DATASET:
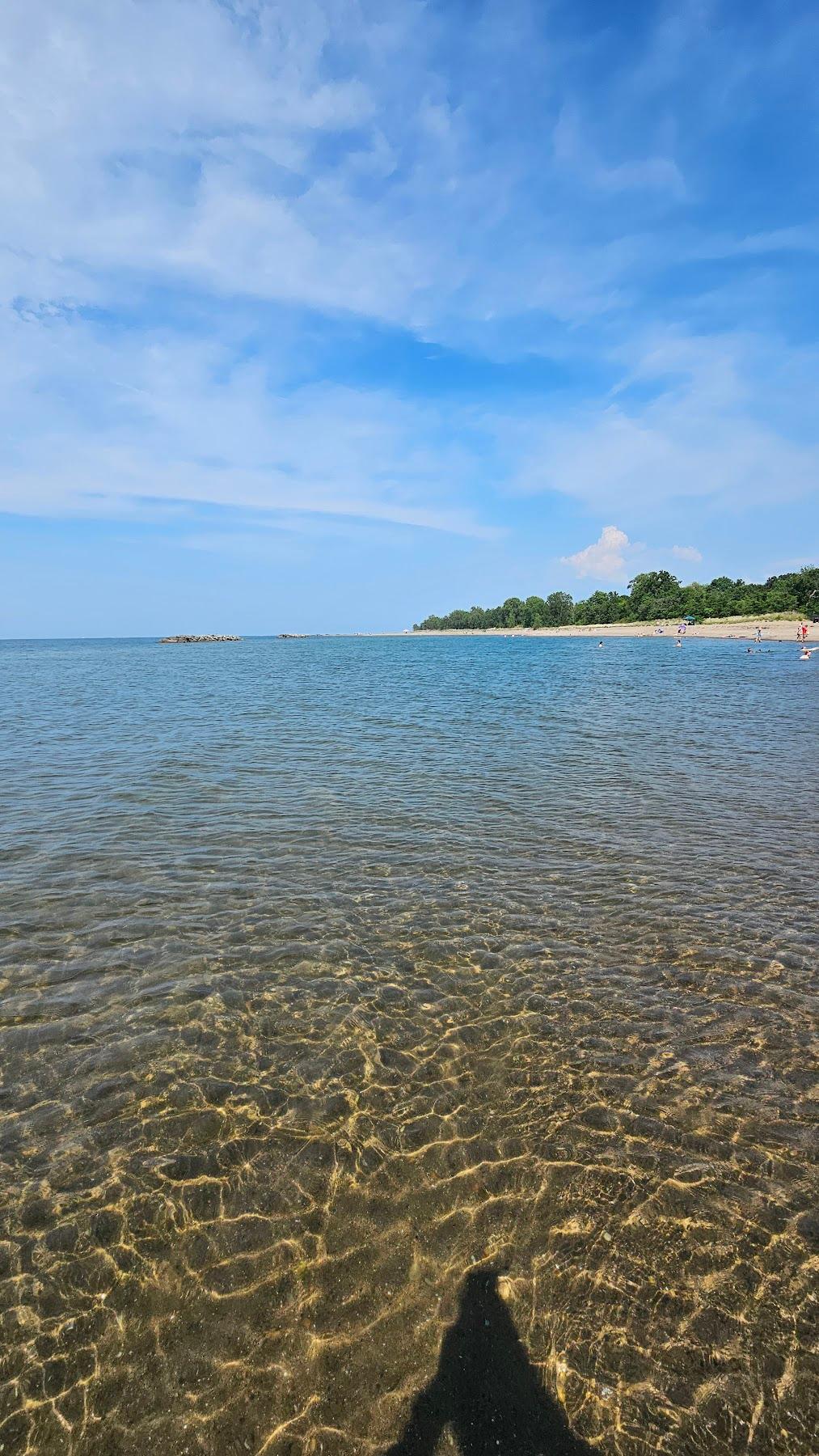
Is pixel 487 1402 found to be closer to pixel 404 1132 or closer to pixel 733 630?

...

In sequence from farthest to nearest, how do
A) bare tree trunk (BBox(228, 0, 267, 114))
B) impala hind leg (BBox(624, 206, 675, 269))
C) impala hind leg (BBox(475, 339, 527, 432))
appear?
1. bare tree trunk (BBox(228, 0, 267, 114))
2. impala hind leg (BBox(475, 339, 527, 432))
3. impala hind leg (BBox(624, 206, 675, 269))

STATED EXERCISE: Copy the data word for word, beginning with the line that has "In sequence from farthest to nearest, how do" and ending after the line that has "3. impala hind leg (BBox(624, 206, 675, 269))".

ANSWER TO THE PROBLEM:
In sequence from farthest to nearest, how do
A) bare tree trunk (BBox(228, 0, 267, 114))
B) impala hind leg (BBox(624, 206, 675, 269))
C) impala hind leg (BBox(475, 339, 527, 432))
appear?
1. bare tree trunk (BBox(228, 0, 267, 114))
2. impala hind leg (BBox(475, 339, 527, 432))
3. impala hind leg (BBox(624, 206, 675, 269))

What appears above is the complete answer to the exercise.